- April 17, 2018
- Posted by: PharmaScroll
As per a recent study, published in THE LANCET Psychiatry, Traumatic brain injury (TBI) is associated with an increased risk of dementia. The study investigated the association between TBI, including severity and number of TBIs, and the subsequent long-term risk of dementia.
Researchers conducted a nationwide population-based observational cohort study in Denmark using information on citizens from national registries. The researchers, in the study, used the Danish Civil Registration System to establish a population-based cohort consisting of all people born in Denmark who were living in the country on Jan 1, 1995, and who were at least 50 years old at some point during follow-up (between 1999 and 2013). The researchers further obtained information on TBIs from the Danish National Patient Register (NPR), and obtained information on dementia by combining data recorded in the NPR, the Danish Psychiatric Central Register, and the Danish National Prescription Registry (DNPR).

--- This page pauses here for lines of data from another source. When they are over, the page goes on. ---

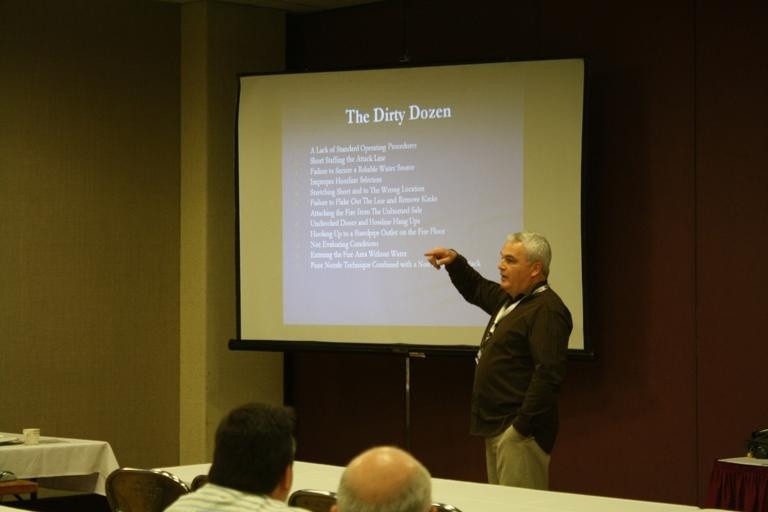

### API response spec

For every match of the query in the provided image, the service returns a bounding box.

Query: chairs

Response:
[103,466,337,512]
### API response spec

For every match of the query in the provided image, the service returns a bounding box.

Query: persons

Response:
[421,230,573,490]
[161,401,314,512]
[329,444,437,512]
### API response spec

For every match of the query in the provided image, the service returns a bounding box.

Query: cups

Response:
[22,428,41,446]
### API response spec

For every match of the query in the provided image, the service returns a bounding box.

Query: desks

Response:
[122,454,701,512]
[1,431,116,511]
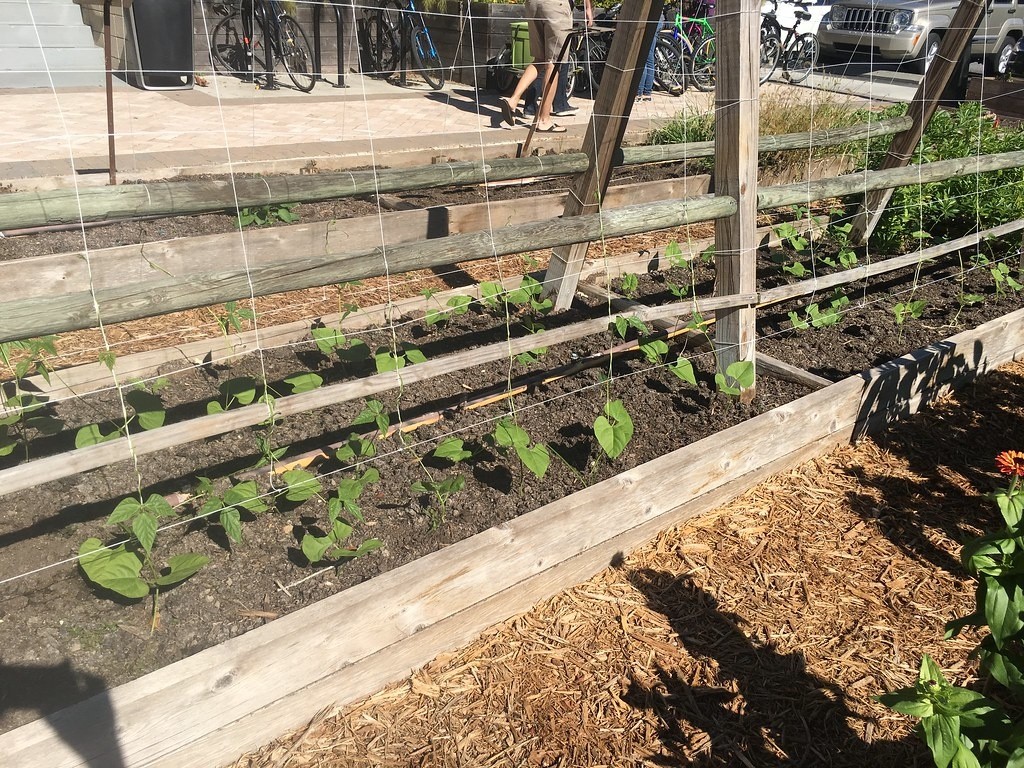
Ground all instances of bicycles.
[495,0,822,100]
[212,0,318,92]
[361,0,446,89]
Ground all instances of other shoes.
[523,103,538,114]
[635,95,644,102]
[556,106,580,115]
[643,96,651,101]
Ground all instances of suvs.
[815,0,1024,74]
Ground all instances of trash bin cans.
[511,23,534,74]
[942,42,972,105]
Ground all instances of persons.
[634,10,665,102]
[502,0,593,133]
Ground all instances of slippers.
[497,97,516,126]
[536,123,567,132]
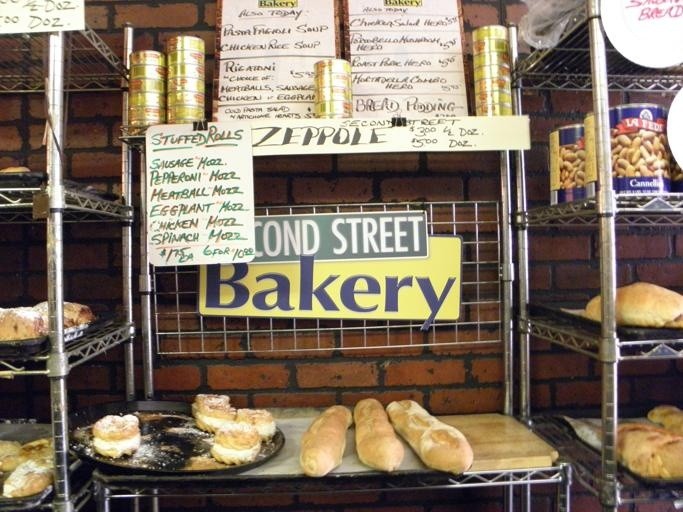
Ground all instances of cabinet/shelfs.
[134,116,561,510]
[0,22,134,512]
[506,0,682,512]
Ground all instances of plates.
[65,399,285,478]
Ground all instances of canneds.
[549,103,683,206]
[166,35,205,124]
[128,50,166,135]
[472,25,512,116]
[313,59,353,118]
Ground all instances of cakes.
[93,414,140,459]
[191,393,275,466]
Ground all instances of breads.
[618,405,683,483]
[581,281,683,328]
[0,301,96,341]
[0,438,54,498]
[0,166,30,172]
[300,398,474,478]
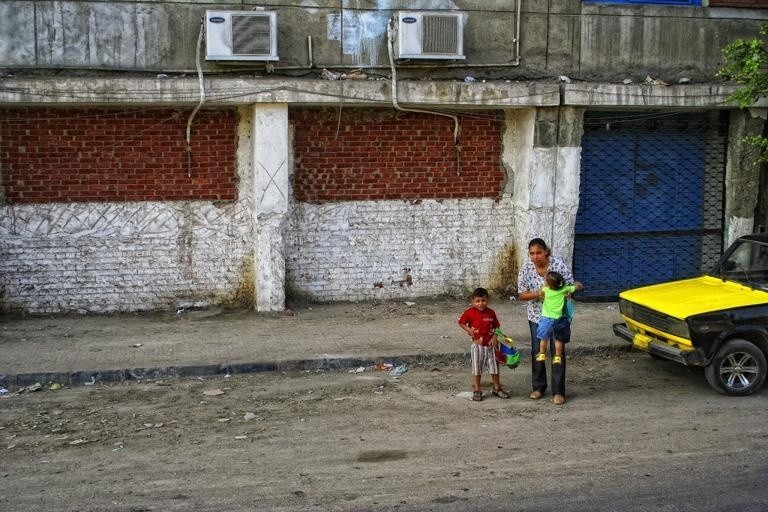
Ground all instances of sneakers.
[472,390,482,401]
[536,353,546,362]
[552,355,562,365]
[492,386,510,398]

The long-term risk of dementia after TBI was established using survival analysis. Three prespecified models were used for each of the three analyses: different time periods since the TBI, multiple TBIs, and sex. The first model adjusted for sociodemographic factors, the second model added medical and neurological comorbidities, and the third added psychiatric comorbidities.
Results of the study:
Data from a cohort of 2,794,852 people was used for a total of 27,632,020 person-years (mean 9·89 years per patient) at risk of dementia. 132,093 individuals (4·7%) had at least one TBI during 1977–2013, and 126,734 (4·5%) had incident dementia during 1999–2013. The fully adjusted risk of all-cause dementia in people with a history of TBI was higher (hazard ratio [HR] 1·24, 95% CI 1·21–1·27) than in those without a history of TBI, as was the specific risk of Alzheimer’s disease (1·16, 1·12–1·22). The risk of dementia was highest in the first 6 months after TBI (HR 4·06, 3·79–4·34) and also increased with increasing number of events (1·22, 1·19–1·25 with one TBI to 2·83, 2·14–3·75 with five or more TBIs). Furthermore, TBI was associated with a higher risk of dementia (1·29, 1·26–1·33) in people with TBI than in individuals with a non-TBI fracture not involving the skull or spine. The younger a person was when sustaining a TBI, the higher the HRs for dementia when stratified by time since TBI.
The study concluded that TBI was associated with an increased risk of dementia both compared with people without a history of TBI and with people with non-TBI trauma. The study further underlined that greater efforts to prevent TBI and identify strategies to ameliorate the risk and impact of subsequent dementia are needed.